Brandis debütierte in "Bordbuch Delta VII" als Captain unter Commander John Harris, ehe er von Band 2 an ununterbrochen den Rang eines Commanders innehatte.

In Band 21 (Blindflug zur Schlange) trat er aus der VEGA aus und gründete die Unabhängige Gesellschaft zur Rettung Raumschiffbrüchiger (UGzRR), der er bis zuletzt vorstand.

Privat war er von Anfang an mit Ruth O'Hara liiert, die er im Zeitraum zwischen Band 4 und Band 5 heiratete. Diese Ehe hatte trotz einiger zeitweiliger Spannungen Bestand. Am Ende bestand die Familie Brandis sogar aus drei Personen, als Ruth den Waisen Mark jr. adoptierte.
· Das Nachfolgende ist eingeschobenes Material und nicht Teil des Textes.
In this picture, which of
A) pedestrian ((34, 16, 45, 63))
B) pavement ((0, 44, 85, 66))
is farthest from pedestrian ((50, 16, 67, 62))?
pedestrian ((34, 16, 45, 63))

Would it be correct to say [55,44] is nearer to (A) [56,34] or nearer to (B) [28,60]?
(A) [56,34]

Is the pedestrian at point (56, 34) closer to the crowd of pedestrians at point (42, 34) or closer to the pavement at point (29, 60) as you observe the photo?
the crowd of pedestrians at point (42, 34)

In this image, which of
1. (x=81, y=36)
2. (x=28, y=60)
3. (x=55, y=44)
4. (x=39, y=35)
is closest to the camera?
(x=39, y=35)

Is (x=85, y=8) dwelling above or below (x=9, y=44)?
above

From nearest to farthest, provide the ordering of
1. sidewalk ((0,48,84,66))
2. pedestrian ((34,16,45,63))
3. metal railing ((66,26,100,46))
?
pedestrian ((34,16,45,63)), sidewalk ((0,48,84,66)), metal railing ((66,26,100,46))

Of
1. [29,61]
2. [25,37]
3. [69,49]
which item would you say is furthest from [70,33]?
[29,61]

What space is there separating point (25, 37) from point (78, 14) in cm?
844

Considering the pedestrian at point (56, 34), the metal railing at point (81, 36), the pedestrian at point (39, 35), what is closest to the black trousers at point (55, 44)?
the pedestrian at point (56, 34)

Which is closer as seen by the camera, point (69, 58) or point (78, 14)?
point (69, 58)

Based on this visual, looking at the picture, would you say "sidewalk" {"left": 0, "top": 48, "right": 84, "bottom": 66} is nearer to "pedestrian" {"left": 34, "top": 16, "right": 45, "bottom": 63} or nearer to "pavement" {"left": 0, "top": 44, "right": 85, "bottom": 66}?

Mark Brandis' Vorbild ist John Harris. Von ihm hat er die strenge, asketische Umgangsart übernommen, die ihm eine Karriere lang den Spitznamen "der verdammte Preuße" eingebracht hat. Nervenstark zu sein, wenn alle durchdrehen, nach außen hin (!) die Ruhe zu bewahren, wenn alle Sicherungen durchbrennen, das war seine große Stärke. Eine Kopie von John Harris ist er aber nicht. Innen drin ist er immer noch der nachdenkliche, zweifelnde Menschenfreund geblieben, der er zu Anfang seiner Laufbahn war.
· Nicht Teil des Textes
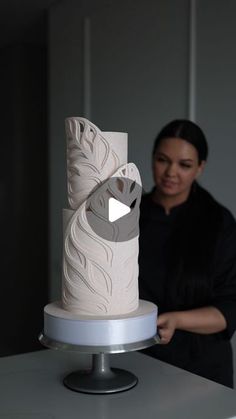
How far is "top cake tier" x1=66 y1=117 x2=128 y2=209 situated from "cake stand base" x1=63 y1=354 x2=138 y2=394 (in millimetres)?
304

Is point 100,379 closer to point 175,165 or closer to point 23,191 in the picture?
point 175,165

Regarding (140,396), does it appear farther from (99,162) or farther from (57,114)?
(57,114)

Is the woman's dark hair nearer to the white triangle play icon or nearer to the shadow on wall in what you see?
the white triangle play icon

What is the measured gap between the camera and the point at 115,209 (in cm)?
A: 96

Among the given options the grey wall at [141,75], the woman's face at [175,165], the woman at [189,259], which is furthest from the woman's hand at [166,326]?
the grey wall at [141,75]

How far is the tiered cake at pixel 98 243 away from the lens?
0.94 m

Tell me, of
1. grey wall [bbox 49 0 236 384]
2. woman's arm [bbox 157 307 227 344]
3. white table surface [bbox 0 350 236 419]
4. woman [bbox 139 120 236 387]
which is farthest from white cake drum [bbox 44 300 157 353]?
grey wall [bbox 49 0 236 384]

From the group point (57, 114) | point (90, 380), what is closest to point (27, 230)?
point (57, 114)

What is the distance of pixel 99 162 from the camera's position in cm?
96

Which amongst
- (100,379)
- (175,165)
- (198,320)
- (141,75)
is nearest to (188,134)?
(175,165)

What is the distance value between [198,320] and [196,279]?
5.0 inches

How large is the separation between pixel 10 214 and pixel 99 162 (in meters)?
2.85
MB hat in seiner langen Laufbahn viele bemerkenswerte Schlachten geschlagen. Doch den größten Kampf führte er ganz am Anfang seiner Karriere. Er war schon einmal Commander im Dienste der VEGA gewesen, als der legendäre Forscher Rublew im Weltraum Schiffbruch erlitt. Um an der Suche teilnehmen zu können, traf Brandis eine folgenschwere Entscheidung:

obwohl er wußte, daß sein Schiff gewartet wurde und daher nicht flugfertig war, riskierte er den Start. Dies führte zur Tragödie: das Schiff explodierte im Hangar. Im Feuerinferno starb ein Crewmitglied, der Bordingenieur.

Robert Monnier wurde in den Flammen schwer verletzt. Die VEGA hätte ihn normalerweise entlassen, doch weil damals akute Personalnot herrschte, wurde er "nur" zum Captain degradiert. Er wurde Commander Harris zugewiesen -- eine Verbindung, die über Jahrzehnte auf denkwürdige Weise erhalten bleiben würde.
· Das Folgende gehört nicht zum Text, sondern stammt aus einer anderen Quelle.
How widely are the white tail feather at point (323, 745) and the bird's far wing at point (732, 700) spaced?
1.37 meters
Im Verlauf seiner ereignisreichen Karriere profilierte er sich immer als prinzipientreuer, tatkräftiger Helfer der Gesellschaft, der sein Scherflein dazu beitrug, daß das Leben in der EAAU und der VOR lebenswert blieb. Ein Revolutionär war er aber keineswegs. Vielmehr akzeptierte er die Regeln der Gesellschaft als gegeben, um innerhalb dieses Limits die bestmöglichste Lösung zu schaffen.

In ihm spiegelt sich die ganze Aussage der "Weltraumpartisanen"-Reihe wieder, die lautet: "Wenn dir eine bessere Welt wünschst, dann packe mit an."